When you expose API services to the public internet, you are responsible not only for their reliable operation, but also for their security. Sufficiently securing and protecting a public API is not just a business necessity – it’s a regulatory requirement. If your APIs are leaking secrets and sensitive PII information, you run the risk of facing lawsuits for failing to protect that information by properly securing them.

This may sound cliché, but the harsh truth is that many public APIs contain numerous vulnerabilities. Therefore, properly securing APIs so that the worst-case scenario doesn’t become a reality is a major challenge for development teams.

This article aims to give the reader a better understanding of what will work and what won’t work in the context of API security. We will walk you through the most essential considerations, taking into account the fact that there is no silver bullet for API security due to the ways in which APIs are built and deployed.

Let’s get started.

Reasons Why APIs Are Hard to Test and Secure

APIs come in all shapes and sizes. The most critical parts of an API are often the most susceptible to attacks on vulnerabilities like those listed in the OWASP API Security Top 10. For example, attackers might attempt to abuse paths for logged in users, exfiltrate sensitive data by fuzzy testing the endpoints, or force the site down using DDoS attacks. As the API surface increases, of course, so does the risk of exposure. Imagine having to protect APIs with hundreds of endpoints, each with its own conventions.

This could happen quite easily when there are multiple teams working on the same project and contributing to the same API. The API might not have a sole owner; instead, it might be exchanged between multiple stakeholders (such as project owners, developers, testers, operations, and network and security teams), with each group submitting their own piece to deliver new features to their customers.

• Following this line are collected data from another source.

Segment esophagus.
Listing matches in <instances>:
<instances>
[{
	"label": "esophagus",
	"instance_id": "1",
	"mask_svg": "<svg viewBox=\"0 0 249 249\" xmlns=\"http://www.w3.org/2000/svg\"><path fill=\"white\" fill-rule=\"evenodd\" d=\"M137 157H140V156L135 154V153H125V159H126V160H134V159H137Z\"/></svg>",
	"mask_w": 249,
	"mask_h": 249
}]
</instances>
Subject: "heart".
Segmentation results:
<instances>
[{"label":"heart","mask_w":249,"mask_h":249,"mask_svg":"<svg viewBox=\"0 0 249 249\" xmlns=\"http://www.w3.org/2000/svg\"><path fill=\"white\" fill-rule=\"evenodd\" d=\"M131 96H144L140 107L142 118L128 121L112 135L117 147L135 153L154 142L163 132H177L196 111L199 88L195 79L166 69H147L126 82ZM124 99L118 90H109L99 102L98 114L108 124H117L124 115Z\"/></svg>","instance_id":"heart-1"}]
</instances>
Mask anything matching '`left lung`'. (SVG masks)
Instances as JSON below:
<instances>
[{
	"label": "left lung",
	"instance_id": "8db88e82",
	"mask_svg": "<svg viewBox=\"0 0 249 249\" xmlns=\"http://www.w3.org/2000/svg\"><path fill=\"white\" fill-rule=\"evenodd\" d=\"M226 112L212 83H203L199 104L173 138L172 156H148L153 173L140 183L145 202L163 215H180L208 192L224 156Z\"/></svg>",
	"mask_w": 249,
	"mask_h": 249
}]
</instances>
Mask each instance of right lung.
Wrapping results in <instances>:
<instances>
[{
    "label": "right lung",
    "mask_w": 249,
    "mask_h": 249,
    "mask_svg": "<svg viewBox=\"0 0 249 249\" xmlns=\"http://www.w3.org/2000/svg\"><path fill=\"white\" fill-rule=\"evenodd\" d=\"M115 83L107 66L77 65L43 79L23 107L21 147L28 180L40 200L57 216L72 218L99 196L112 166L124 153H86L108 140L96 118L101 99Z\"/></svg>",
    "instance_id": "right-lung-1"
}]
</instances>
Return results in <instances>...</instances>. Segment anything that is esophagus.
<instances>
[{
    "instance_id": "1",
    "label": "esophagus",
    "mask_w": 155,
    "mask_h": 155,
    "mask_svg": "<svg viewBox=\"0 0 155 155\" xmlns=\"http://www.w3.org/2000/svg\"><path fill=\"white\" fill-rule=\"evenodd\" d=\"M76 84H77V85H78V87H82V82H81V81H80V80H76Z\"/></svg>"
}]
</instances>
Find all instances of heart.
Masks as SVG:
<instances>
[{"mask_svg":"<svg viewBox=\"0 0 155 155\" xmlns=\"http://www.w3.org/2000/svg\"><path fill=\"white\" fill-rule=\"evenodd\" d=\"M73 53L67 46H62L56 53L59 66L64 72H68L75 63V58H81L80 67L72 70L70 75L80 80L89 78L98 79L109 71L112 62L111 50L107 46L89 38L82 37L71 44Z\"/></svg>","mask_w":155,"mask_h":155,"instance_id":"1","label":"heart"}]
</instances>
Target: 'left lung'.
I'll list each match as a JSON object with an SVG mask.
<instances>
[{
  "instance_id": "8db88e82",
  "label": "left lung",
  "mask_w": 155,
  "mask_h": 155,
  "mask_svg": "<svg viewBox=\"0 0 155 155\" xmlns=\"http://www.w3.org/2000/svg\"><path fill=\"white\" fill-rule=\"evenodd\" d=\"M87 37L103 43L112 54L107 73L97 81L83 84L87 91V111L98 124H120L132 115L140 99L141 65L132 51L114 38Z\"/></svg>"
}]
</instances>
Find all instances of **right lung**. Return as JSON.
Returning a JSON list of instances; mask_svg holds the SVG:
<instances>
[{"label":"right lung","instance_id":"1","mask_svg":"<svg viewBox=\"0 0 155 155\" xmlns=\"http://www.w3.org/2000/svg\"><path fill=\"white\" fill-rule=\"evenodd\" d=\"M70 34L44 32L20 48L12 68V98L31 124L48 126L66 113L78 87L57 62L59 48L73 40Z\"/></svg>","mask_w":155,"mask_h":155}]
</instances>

Relying too heavily on some parts of the delivery pipeline to include sufficient security controls is equally problematic. For example, you shouldn’t rely on the development team to constantly provide the most secure software all the time. Developers do not habitually think like attackers. They will incorporate basic pragmatic reasoning and accept logical trade-offs when delivering sprint goals. However, they will miss important security considerations fairly often simply because they are generally unaware of use and abuse scenarios. Likewise, if you expect your WAFs to perpetually block all unwanted traffic and your static code analyzers to always pinpoint all security flaws in the code, then you will be in for a big surprise when attackers exploit unknown vulnerabilities or zero-day bugs.

Therefore, since APIs are hard to test and secure, you must be innovative in finding conventional tools, agile methodologies, and various approaches that work well together. Let’s explore some of them.

Tools and Approaches That Work Well Together – and Some That Don’t

Once you have established that you need to use flexible approaches to keep your APIs secure, you want to make sure that you are following the right guidance. There are lots of great guides and best practices for API security, but it’s important to differentiate the ones that make the most sense for your APIs from the ones that don’t.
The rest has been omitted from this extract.